Stronger Families. Stronger Communities. Stronger Washington

Commentary by state Rep. Peter Abbarno, R-Centralia

Washington is in the midst of a child care crisis — and families across Southwest Washington are paying the price. In communities throughout the 20th Legislative District — from Centralia to Vancouver — parents are struggling to find and afford safe, reliable and high-quality child care.

Many Washington communities are, or are becoming, child care deserts. About 63% of Washington state residents live in what’s defined as a child care desert — regions where there are either zero licensed child care providers or more than three times as many children under 5 than available child care slots. But, availability is only part of the crisis.

According to Child Care Aware of Washington’s 2024 data, the cost of care in rural communities, such as Lewis County, ranges from $1,100 to $1,600 per month for infants and toddlers. In many areas of the state, child care costs over 20% of the median household income — a rate that far surpasses what most families can afford.

Infant care costs in Washington state are the fifth-highest in the nation and third-most expensive for married couples. Toddler care for ages up to 4 years old in Washington is also pricier than the national average at all levels, including center and in-home care.

Child care isn’t just a convenience — it’s a critical component of early childhood development and family economic stability. High-quality early learning environments provide children with a strong foundation for success in school and beyond. Research consistently shows that children who attend high-quality preschool or child care programs are more likely to enter kindergarten ready to learn, with better social, emotional, and academic skills.

Child care also enables parents to pursue employment and educational opportunities, providing the stability families need to thrive. Without access to affordable care, many parents — particularly mothers — are forced to reduce work hours, delay their education or leave the workforce altogether. In rural areas like ours, where child care is scarce, these difficult choices are becoming all too common. To end intergenerational poverty, Washington needs to create an environment that supports families’ success and accessible quality child care is part of that mission.

Despite the urgency of the crisis, the Democratic majority in Olympia failed to make child care a priority again this year.
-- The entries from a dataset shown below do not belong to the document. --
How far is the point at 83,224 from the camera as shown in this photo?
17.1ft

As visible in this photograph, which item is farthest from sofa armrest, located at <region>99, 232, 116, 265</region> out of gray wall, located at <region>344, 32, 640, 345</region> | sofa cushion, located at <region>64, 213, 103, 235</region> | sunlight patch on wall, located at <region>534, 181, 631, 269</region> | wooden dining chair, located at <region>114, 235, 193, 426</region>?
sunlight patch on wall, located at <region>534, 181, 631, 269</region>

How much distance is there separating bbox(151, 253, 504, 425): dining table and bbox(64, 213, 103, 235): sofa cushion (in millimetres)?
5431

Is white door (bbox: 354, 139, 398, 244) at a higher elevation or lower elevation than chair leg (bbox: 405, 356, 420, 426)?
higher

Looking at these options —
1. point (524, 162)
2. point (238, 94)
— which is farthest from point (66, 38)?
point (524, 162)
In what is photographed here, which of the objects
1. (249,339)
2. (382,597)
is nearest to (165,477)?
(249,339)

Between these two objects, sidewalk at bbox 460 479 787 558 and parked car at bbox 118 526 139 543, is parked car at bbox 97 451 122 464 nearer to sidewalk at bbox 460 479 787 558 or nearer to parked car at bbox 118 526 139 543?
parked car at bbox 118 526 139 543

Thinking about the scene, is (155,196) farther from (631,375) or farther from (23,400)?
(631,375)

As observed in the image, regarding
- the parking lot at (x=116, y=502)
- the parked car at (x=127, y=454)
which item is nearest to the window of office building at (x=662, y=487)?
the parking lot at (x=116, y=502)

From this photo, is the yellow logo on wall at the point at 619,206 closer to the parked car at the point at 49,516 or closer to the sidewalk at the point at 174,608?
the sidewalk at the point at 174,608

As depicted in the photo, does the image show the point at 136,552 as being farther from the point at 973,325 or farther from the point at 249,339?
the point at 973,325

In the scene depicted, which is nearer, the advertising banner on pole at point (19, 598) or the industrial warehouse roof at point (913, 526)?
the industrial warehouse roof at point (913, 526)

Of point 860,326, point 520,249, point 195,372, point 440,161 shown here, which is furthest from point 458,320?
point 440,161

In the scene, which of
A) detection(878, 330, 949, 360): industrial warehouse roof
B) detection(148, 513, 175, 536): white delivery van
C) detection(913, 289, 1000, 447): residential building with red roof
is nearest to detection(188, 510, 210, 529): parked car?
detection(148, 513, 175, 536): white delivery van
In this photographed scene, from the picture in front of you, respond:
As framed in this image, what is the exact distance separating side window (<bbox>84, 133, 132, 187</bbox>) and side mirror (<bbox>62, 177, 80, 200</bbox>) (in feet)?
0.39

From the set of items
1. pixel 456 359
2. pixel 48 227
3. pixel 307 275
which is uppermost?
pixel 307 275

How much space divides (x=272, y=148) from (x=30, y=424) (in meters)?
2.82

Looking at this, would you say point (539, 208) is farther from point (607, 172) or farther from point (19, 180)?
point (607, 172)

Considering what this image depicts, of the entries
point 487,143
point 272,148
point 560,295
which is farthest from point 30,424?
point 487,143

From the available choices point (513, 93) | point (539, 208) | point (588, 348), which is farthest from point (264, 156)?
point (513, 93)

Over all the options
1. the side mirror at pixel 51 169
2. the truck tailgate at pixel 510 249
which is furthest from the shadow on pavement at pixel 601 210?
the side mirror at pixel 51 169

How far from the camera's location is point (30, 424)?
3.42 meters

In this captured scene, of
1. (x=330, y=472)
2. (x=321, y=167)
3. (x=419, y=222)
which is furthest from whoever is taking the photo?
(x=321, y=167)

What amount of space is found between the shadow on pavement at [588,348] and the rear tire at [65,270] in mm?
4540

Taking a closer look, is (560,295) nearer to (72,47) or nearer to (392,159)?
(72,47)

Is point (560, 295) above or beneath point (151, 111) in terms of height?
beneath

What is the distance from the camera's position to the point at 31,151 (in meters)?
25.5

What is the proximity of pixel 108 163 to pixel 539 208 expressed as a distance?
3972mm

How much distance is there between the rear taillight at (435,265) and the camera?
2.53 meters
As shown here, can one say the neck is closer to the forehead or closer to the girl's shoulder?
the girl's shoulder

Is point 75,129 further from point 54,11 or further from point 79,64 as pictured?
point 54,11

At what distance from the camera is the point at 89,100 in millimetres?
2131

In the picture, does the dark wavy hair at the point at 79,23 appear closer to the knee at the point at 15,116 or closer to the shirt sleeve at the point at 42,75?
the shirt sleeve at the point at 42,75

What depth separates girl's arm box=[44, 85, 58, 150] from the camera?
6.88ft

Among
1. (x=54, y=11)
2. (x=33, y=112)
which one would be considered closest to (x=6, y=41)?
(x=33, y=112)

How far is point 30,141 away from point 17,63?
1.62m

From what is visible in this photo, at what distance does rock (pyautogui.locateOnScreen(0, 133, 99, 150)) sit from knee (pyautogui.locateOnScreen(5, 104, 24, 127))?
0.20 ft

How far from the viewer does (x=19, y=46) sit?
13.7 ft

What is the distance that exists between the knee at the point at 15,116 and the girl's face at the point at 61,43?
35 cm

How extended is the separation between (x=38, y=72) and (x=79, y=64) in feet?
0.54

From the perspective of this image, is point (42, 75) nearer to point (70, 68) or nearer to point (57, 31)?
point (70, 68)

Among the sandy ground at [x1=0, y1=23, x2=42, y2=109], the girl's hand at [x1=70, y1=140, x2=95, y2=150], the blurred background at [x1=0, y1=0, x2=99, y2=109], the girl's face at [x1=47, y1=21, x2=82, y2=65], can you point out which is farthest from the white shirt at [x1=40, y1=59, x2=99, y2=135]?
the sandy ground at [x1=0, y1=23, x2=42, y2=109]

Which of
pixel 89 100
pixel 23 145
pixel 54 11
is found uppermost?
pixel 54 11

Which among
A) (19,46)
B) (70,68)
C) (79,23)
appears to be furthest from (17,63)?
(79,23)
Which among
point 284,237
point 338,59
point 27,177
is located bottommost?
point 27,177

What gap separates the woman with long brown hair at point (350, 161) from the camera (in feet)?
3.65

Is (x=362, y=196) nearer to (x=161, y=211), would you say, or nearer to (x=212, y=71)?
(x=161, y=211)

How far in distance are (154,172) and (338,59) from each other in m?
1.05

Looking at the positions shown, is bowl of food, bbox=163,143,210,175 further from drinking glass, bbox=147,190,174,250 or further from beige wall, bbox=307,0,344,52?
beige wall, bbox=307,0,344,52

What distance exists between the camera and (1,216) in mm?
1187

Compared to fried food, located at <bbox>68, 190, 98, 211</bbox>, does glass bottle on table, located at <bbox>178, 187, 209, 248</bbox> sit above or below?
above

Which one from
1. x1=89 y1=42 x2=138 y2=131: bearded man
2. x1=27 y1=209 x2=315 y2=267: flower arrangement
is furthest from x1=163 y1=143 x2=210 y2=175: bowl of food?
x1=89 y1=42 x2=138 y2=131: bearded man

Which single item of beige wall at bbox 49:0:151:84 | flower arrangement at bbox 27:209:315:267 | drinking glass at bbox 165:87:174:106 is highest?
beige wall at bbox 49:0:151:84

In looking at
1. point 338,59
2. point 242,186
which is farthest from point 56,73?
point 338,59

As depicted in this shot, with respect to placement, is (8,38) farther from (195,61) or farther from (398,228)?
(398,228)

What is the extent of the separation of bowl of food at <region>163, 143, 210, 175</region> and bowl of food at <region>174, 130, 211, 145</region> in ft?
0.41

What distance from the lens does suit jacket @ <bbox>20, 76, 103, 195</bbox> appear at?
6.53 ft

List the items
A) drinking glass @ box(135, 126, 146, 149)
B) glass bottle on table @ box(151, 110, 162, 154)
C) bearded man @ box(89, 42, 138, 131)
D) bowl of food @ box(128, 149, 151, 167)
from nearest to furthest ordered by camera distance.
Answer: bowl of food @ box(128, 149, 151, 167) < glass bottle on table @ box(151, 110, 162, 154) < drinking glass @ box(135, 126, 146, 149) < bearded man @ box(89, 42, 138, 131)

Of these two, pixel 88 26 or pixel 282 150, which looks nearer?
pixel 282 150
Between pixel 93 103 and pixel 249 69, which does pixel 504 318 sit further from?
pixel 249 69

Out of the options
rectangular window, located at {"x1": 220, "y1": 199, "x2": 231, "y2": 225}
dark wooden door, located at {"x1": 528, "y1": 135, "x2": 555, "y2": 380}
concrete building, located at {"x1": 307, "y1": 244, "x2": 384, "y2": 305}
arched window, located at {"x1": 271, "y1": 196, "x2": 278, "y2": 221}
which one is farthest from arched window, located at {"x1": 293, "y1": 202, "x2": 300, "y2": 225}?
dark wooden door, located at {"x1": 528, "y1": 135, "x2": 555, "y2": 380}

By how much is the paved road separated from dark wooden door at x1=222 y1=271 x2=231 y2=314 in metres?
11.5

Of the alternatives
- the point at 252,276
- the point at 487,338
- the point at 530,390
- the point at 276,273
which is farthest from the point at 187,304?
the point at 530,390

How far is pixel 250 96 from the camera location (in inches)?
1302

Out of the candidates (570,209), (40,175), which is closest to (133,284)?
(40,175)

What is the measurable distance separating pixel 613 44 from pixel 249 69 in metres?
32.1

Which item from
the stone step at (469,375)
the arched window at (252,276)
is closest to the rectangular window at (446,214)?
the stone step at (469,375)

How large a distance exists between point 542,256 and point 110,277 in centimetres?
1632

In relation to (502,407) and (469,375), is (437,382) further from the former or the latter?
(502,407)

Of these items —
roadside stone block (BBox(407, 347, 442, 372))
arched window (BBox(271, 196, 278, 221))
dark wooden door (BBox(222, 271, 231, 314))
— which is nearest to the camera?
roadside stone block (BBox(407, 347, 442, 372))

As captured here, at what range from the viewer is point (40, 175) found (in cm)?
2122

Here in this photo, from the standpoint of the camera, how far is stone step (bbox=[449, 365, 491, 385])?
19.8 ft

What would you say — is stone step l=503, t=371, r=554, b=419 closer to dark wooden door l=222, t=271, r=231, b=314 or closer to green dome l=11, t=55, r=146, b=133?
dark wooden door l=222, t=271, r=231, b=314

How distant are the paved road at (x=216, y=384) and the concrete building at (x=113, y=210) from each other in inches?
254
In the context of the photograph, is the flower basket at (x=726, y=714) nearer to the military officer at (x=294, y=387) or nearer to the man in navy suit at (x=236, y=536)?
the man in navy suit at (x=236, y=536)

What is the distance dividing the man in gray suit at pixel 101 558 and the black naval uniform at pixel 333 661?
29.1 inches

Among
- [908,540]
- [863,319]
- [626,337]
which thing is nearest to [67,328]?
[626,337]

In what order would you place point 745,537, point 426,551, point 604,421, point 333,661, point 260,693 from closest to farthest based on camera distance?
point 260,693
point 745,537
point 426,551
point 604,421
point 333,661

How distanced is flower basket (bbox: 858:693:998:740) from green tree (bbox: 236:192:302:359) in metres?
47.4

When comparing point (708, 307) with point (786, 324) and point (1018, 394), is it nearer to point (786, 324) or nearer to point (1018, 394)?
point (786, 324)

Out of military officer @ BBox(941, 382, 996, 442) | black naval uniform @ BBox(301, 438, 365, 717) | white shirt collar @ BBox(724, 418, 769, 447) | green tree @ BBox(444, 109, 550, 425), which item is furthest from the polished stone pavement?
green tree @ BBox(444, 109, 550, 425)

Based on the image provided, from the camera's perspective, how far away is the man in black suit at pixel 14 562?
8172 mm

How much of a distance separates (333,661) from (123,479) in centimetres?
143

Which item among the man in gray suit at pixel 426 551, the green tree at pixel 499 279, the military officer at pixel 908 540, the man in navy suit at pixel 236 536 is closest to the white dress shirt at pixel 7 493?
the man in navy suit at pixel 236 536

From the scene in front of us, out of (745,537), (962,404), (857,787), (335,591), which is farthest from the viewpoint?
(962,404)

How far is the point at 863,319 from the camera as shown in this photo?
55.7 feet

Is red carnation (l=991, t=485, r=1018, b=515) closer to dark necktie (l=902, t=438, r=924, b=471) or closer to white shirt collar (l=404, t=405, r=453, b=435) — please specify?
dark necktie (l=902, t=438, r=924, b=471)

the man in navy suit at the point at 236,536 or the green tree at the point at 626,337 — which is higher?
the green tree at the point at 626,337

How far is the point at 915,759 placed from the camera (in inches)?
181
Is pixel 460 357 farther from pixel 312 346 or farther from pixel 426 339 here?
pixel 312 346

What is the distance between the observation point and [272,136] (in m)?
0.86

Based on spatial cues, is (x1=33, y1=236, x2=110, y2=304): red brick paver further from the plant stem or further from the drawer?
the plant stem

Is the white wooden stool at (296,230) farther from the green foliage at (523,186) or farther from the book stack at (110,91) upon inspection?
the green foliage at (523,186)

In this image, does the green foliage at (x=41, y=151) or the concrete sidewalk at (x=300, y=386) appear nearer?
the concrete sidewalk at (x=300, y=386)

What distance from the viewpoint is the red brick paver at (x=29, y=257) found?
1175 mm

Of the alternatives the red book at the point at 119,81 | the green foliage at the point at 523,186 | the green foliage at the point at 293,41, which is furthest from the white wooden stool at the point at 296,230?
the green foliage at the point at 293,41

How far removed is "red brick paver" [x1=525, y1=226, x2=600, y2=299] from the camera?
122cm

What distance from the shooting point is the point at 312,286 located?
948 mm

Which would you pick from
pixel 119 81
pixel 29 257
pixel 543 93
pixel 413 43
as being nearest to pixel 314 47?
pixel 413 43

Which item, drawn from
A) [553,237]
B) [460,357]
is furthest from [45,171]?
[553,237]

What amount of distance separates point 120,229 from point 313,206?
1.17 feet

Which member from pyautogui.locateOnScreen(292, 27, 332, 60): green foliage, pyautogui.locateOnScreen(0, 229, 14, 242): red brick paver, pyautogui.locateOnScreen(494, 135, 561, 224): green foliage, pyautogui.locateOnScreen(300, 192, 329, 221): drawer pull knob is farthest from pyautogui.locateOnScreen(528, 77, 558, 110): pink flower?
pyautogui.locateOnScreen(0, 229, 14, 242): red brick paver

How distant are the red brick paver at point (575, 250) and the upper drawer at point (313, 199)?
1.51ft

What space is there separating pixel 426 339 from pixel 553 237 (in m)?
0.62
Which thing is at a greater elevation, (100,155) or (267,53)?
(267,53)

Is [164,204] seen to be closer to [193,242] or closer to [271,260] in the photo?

Instead, they passed Engrossed Substitute House Bill 2081, which increases the Business & Occupation (B&O) tax on child care providers from 0.484% to 0.5%. While it may seem like a minor adjustment, this increase places an additional financial burden on small, family-run providers, who are already operating on razor-thin margins. These are the very providers holding child care systems together in rural towns across Southwest Washington. A tax hike of any kind risks even more closures and fewer options for working families.

Even more troubling, Democrats chose to delay critical funding for the Fair Start for Kids Act, a bipartisan program passed in 2021 to make child care more affordable, expand access, and increase provider wages. Postponing implementation means less support for families, less investment in early learning, and continued strain on a workforce that is already underpaid and overworked.

These decisions send a clear message: child care is not a priority in the current budget or policy framework. It hasn’t been in many years, and that’s unacceptable.

We should be doing the opposite. We need to:

• Reinvest B&O tax revenue directly into child care expansion and quality improvement;

• Support providers in child care deserts with grants and workforce recruitment tools;

• Fund Fair Start for Kids, and make early learning access a promise, not a placeholder;

• Reduce overregulation of the siting, building, and expansion of child care facilities;

• Treat child care as infrastructure, the building blocks to a quality K-12 education.

As your state representative, I will continue to advocate for a child care system that supports parents, empowers providers, and gives every child the opportunity to succeed. Southwest Washington families deserve more than Band-Aid fixes or burdensome taxes—they deserve real, lasting solutions that reflect the importance of early learning and working families.

Let’s build a future where no family in our region has to choose between a paycheck and peace of mind. Together, we can make that a reality.